═════ 页面
装好之后像上图一样配置hosts信息好进行操作。
装好后三台虚拟机配置环境变量然后都执行下：zkServer.sh start 启动服务
然后zkServer.sh status 查看各节点状态：
能看到mode:leader/follower就说明可以了

2.安装kafka
下载地址：https://www.apache.org/dyn/closer.cgi?path=/kafka/2.3.0/kafka_2.11-2.3.0.tgz
我下载的是kafka_2.11-2.3.0.tgz版本
建议去kafka官网下载最新版本，然后解压，我这是解压到了/usr/local/目录下
1）配置环境变量：

export KAFKA_HOME=/usr/local/kafka211_230
export PATH=$PATH:$KAFKA_HOME/bin

2）修改/usr/local/kafka211_230/config目录下的server.properties文件
这里重点修改四个参数：
broker.id标识本机、
listeners本机的ip地址和端口
log.dirs是kafka接收消息存放路径、
zookeeper.connect指定连接的zookeeper集群地址

#    http://www.apache.org/licenses/LICENSE-2.0
#
# Unless required by applicable law or agreed to in writing, software
# distributed under the License is distributed on an "AS IS" BASIS,
# limitations under the License.

# see kafka.server.KafkaConfig for additional details and defaults

############################# Server Basics #############################

# The id of the broker. This must be set to a unique integer for each broker.
══════════
═════ 数据条目
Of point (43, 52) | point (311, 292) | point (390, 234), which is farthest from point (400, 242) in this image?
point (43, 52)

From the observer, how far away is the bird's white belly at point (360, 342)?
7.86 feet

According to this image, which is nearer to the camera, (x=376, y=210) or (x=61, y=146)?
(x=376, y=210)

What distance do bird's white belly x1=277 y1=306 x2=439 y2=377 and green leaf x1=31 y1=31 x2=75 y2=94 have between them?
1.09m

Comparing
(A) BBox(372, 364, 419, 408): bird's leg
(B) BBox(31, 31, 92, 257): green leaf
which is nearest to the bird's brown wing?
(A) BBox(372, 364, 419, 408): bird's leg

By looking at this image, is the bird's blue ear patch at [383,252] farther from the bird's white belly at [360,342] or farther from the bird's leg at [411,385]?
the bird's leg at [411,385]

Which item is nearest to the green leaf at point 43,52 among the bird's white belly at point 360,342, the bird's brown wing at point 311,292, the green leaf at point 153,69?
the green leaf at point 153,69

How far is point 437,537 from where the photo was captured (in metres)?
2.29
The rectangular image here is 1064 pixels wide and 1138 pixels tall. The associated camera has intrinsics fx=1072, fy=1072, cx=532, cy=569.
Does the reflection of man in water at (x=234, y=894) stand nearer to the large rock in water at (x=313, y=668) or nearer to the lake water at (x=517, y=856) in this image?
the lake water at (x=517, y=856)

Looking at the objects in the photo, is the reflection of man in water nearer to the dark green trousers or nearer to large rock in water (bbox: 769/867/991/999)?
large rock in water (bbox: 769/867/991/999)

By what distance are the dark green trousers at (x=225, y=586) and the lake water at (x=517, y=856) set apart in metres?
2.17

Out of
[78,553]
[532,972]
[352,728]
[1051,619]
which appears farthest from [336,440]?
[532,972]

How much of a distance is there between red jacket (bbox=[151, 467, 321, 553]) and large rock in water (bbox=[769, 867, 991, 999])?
══════════
任务要求:
A. 根据上方页面，逐行回答以下问题：
(i) 查看各节点状态应执行哪条命令？
(ii) 作者下载的 Kafka 是哪个版本？
(iii) 参数 log.dirs 表示什么？
B. 从上方页面中一字不改地摘录一段：起于含有“2）修改/usr/local”的字句，止于“under the License.”。

参考答案:
A.
(i) zkServer.sh status
(ii) kafka_2.11-2.3.0.tgz
(iii) kafka接收消息存放路径

B.
2）修改/usr/local/kafka211_230/config目录下的server.properties文件
这里重点修改四个参数：
broker.id标识本机、
listeners本机的ip地址和端口
log.dirs是kafka接收消息存放路径、
zookeeper.connect指定连接的zookeeper集群地址

#    http://www.apache.org/licenses/LICENSE-2.0
#
# Unless required by applicable law or agreed to in writing, software
# distributed under the License is distributed on an "AS IS" BASIS,
# limitations under the License.